A faithful copy of the data is the goal; set it down exactly, without the images.

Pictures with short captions
++++++++
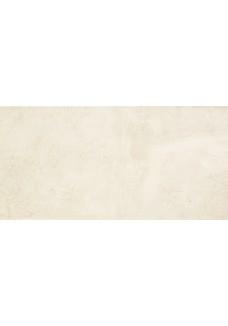 Tubądzin PALACIO beige 29,8x59,8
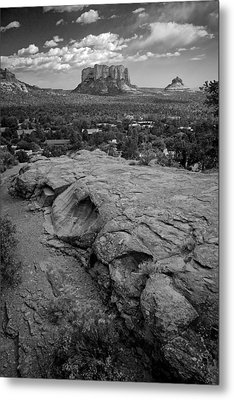 Metal Print featuring the photograph Courthouse Butte In Sedona Bw by Dave Garner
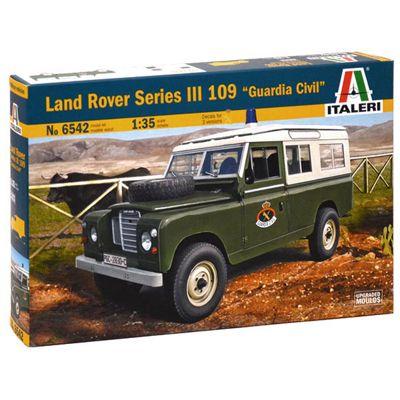 ITALERI 6542 Land Rover 109 Guardia Civil 1:35 Military Model Kit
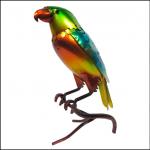 Rolson Glazed Parrot Garden Ornament 1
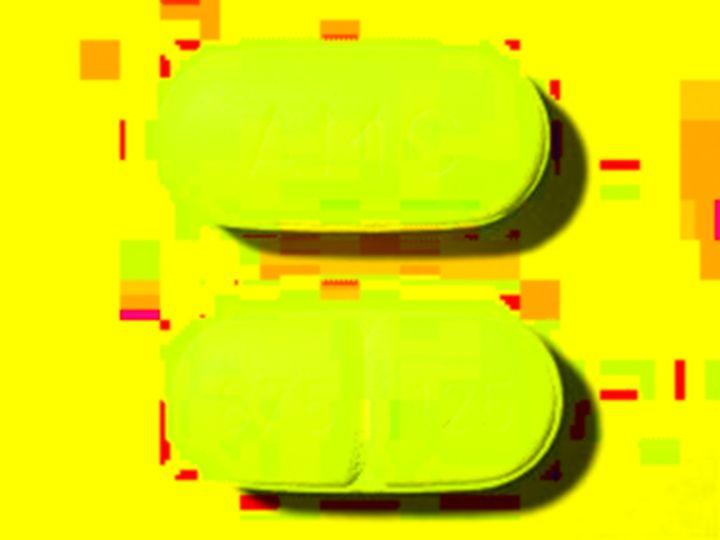 antibiotique augmentin pour femme enceinte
++++++++
■ Reply ■
 Tubądzin PALACIO beige 29,8x59,8
 Metal Print featuring the photograph Courthouse Butte In Sedona Bw by Dave Garner
 ITALERI 6542 Land Rover 109 Guardia Civil 1:35 Military Model Kit
 Rolson Glazed Parrot Garden Ornament 1
 antibiotique augmentin pour femme enceinte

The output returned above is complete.